— Actions to take —
1 - Return the passage about Koszi's knee from "We did as prescribed" to "of her knee.", copying every word unchanged.
2 - Decide whether each statement agrees with the passage about Koszi's knee, answering yes or no and quoting the deciding words: (a) The holistic veterinarian first recommended surgery. (b) The supplement treat tasted like salmon. (c) Koszi's hip was replaced.

| Karlene Wieland
She tripped over something and steadfastly acted like nothing happened. Puppy smile and swagger in tact, she ran back in the house, got her treat and went to bed. Well, fast forward to the next morning when she got up to run outside and did so just a little slowly. Turns out she had torn an injured knee. Our holistic veterinarian recommended acupuncture and supplements to help her mend and alleviate pain.
We did as prescribed and Koszi got her first acupuncture treatments and special supplements. For her, what was not to like? She was getting undivided attention and petting for an entire 30 minutes by not only her mom but the veterinarian too. That was followed by a treat that tasted like salmon (she didn’t need to know that the treat was actually a supplement designed to help increase blood flow and healing.)
After a number of treatments, the vet recommended that we take more aggressive measures. Surgery was impending.
Turns out the University of Minnesota has an extraordinary vet school which even includes large animals. Being half-Newfoundland, Koszi nearly qualifies for that status.
Koszi went through all of the requisite assessments and a treatment course was planned. She was officially about to become a bionic dog with the replacement of her knee.
The surgery was kind of a big deal, compounded by the fact, of course, that even with Koszi being a brilliant as she is, we couldn’t explain to her what was about to happen. As far as I could tell her approach was along the lines of “Cool, even more people are petting me now.”
The day of the surgery I waited outside in a makeshift cubicle as waiting room set-up. They brought her out after surgery.
We brought her home in a few brief days after she was cleared to be moved. She was carried home by my loving and very strong husband (did I mention she’s half-Newfoundland?). For the next six weeks she advanced from being carried to helping her walk with a sling and using a ramp to get to the yard to eventually losing the sling and the ramp and being allowed to go up and down stairs again.

— Information shown —
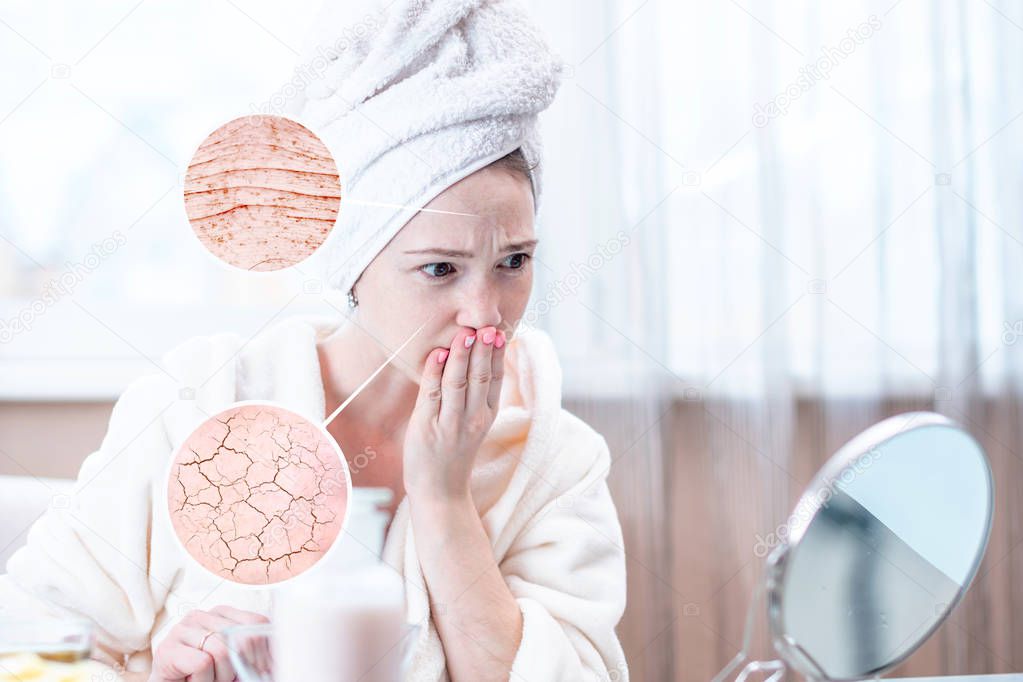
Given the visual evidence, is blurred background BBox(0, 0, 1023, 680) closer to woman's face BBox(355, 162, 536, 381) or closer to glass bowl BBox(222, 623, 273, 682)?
woman's face BBox(355, 162, 536, 381)

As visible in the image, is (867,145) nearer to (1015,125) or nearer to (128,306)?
(1015,125)

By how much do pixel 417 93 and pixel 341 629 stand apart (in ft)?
1.20

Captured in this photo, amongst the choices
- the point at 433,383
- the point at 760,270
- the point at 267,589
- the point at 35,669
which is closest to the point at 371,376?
the point at 433,383

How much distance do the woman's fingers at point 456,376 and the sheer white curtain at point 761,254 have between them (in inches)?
14.8

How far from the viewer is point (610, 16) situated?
1057mm

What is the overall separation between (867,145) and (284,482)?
852 mm

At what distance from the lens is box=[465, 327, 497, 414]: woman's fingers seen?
2.23 feet

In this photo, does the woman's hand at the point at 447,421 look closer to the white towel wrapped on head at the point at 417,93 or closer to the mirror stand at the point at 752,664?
the white towel wrapped on head at the point at 417,93

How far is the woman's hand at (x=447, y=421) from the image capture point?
69 cm

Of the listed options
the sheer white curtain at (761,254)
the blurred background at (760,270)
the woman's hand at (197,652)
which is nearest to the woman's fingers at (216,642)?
the woman's hand at (197,652)

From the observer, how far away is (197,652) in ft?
1.94

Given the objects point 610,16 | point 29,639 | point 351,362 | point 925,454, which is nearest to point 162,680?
point 29,639

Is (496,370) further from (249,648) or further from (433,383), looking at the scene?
(249,648)

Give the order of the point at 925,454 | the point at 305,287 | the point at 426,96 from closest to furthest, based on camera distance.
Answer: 1. the point at 925,454
2. the point at 426,96
3. the point at 305,287
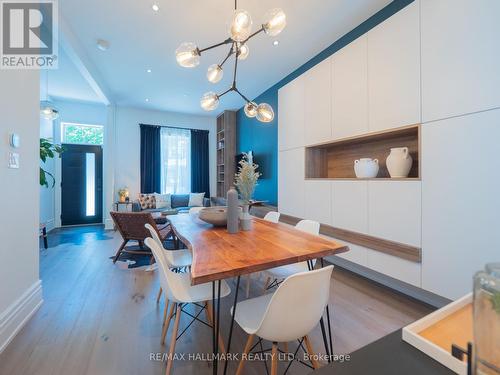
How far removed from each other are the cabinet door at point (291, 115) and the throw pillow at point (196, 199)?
3.02 meters

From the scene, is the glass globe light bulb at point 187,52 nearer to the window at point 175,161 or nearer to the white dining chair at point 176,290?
the white dining chair at point 176,290

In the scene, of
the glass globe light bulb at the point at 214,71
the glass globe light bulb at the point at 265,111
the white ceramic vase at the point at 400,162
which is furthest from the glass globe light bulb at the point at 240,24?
the white ceramic vase at the point at 400,162

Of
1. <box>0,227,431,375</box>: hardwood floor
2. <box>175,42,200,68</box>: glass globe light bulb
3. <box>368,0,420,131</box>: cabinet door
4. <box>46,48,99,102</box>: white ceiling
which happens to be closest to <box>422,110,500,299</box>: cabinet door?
<box>368,0,420,131</box>: cabinet door

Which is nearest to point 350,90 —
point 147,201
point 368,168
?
point 368,168

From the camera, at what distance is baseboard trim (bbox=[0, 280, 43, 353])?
1.61 metres

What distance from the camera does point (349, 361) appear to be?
0.54 m

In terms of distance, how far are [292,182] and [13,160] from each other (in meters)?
3.16

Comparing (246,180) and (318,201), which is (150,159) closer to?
(318,201)

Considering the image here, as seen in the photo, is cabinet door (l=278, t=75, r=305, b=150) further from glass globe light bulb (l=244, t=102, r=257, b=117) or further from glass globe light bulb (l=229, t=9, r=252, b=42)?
glass globe light bulb (l=229, t=9, r=252, b=42)

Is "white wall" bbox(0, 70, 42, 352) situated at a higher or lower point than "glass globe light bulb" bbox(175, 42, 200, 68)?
lower

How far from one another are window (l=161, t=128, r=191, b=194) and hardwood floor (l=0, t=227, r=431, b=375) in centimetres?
357

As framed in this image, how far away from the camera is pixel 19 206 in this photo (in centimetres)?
184

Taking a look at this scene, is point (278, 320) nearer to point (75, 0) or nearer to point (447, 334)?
point (447, 334)

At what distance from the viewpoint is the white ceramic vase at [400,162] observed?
227 centimetres
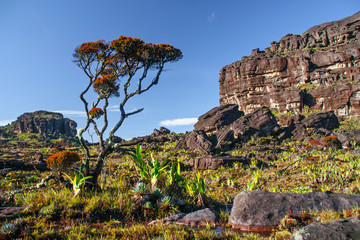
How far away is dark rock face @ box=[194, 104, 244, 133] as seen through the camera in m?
47.0

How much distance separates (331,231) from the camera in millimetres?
3842

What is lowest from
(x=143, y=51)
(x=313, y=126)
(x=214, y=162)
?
(x=214, y=162)

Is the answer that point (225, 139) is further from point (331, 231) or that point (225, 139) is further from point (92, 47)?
point (331, 231)

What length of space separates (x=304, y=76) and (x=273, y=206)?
71.5 m

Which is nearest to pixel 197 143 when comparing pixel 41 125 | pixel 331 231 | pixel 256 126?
pixel 256 126

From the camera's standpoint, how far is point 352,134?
27.4 metres

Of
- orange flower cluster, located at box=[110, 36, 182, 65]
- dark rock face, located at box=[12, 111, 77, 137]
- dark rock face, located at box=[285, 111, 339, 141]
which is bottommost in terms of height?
dark rock face, located at box=[285, 111, 339, 141]

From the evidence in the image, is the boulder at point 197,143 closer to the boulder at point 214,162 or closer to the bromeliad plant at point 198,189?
the boulder at point 214,162

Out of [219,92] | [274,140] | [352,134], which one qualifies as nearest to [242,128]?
[274,140]

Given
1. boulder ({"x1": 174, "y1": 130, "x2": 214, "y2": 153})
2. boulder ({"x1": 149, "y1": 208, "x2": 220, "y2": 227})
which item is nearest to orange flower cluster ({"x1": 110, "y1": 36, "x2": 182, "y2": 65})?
boulder ({"x1": 149, "y1": 208, "x2": 220, "y2": 227})

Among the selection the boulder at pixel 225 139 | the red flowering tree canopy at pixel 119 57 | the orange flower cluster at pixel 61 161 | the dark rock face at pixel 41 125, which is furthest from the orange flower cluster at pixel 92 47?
the dark rock face at pixel 41 125

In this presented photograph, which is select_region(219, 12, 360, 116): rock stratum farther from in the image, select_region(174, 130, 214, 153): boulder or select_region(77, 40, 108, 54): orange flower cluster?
select_region(77, 40, 108, 54): orange flower cluster

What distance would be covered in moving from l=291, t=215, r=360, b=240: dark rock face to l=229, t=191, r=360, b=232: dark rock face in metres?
1.64

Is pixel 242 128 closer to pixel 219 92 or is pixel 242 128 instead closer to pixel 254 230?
pixel 254 230
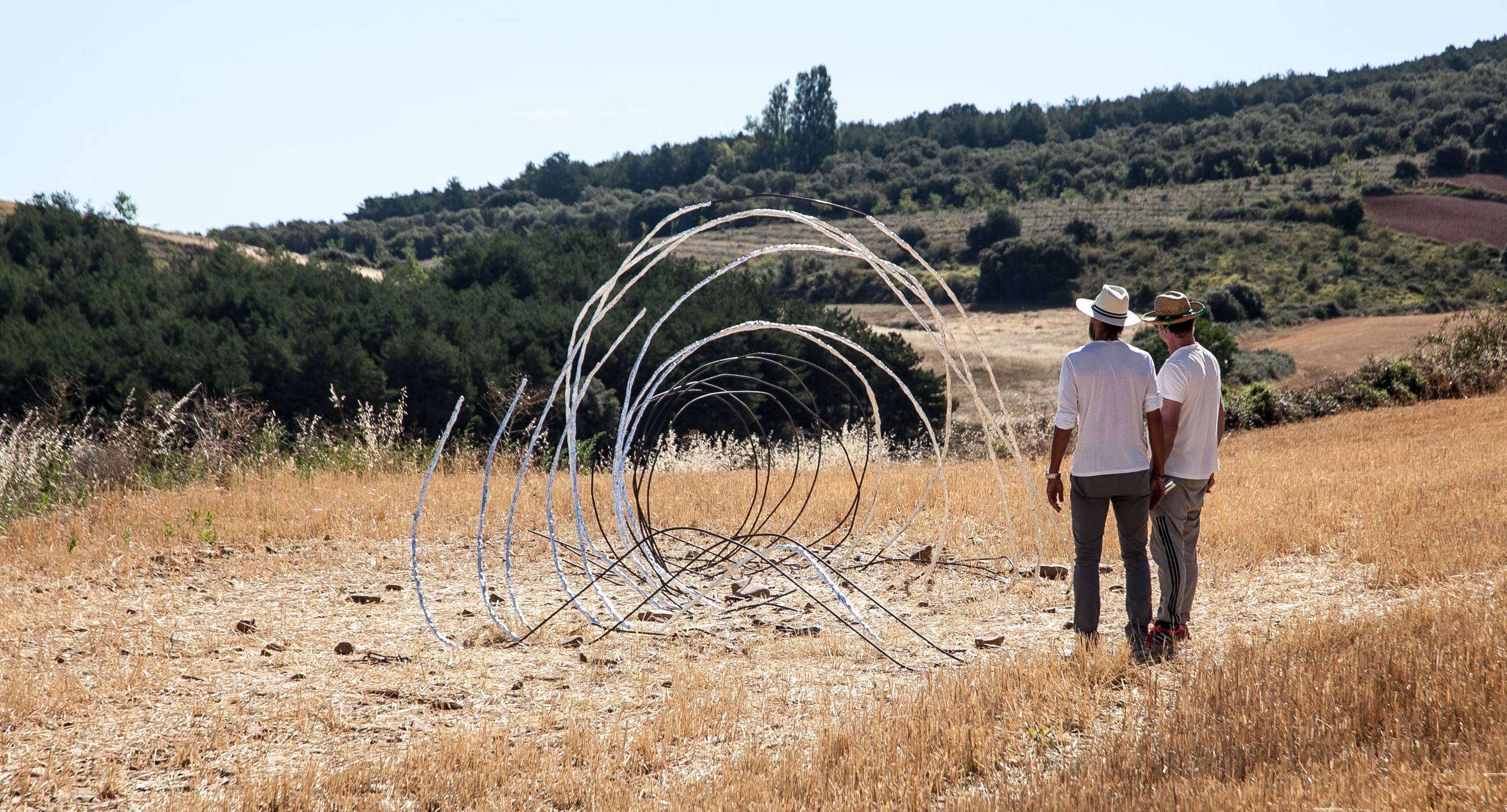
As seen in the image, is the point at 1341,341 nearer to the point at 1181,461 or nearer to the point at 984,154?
the point at 1181,461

— Answers for this exercise —
1 -
We did as prescribed and Koszi got her first acupuncture treatments and special supplements. For her, what was not to like? She was getting undivided attention and petting for an entire 30 minutes by not only her mom but the veterinarian too. That was followed by a treat that tasted like salmon (she didn’t need to know that the treat was actually a supplement designed to help increase blood flow and healing.)
After a number of treatments, the vet recommended that we take more aggressive measures. Surgery was impending.
Turns out the University of Minnesota has an extraordinary vet school which even includes large animals. Being half-Newfoundland, Koszi nearly qualifies for that status.
Koszi went through all of the requisite assessments and a treatment course was planned. She was officially about to become a bionic dog with the replacement of her knee.

2 -
(a) No: "Our holistic veterinarian recommended acupuncture and supplements to help her mend and alleviate pain."
(b) Yes: "That was followed by a treat that tasted like salmon"
(c) No: "She was officially about to become a bionic dog with the replacement of her knee."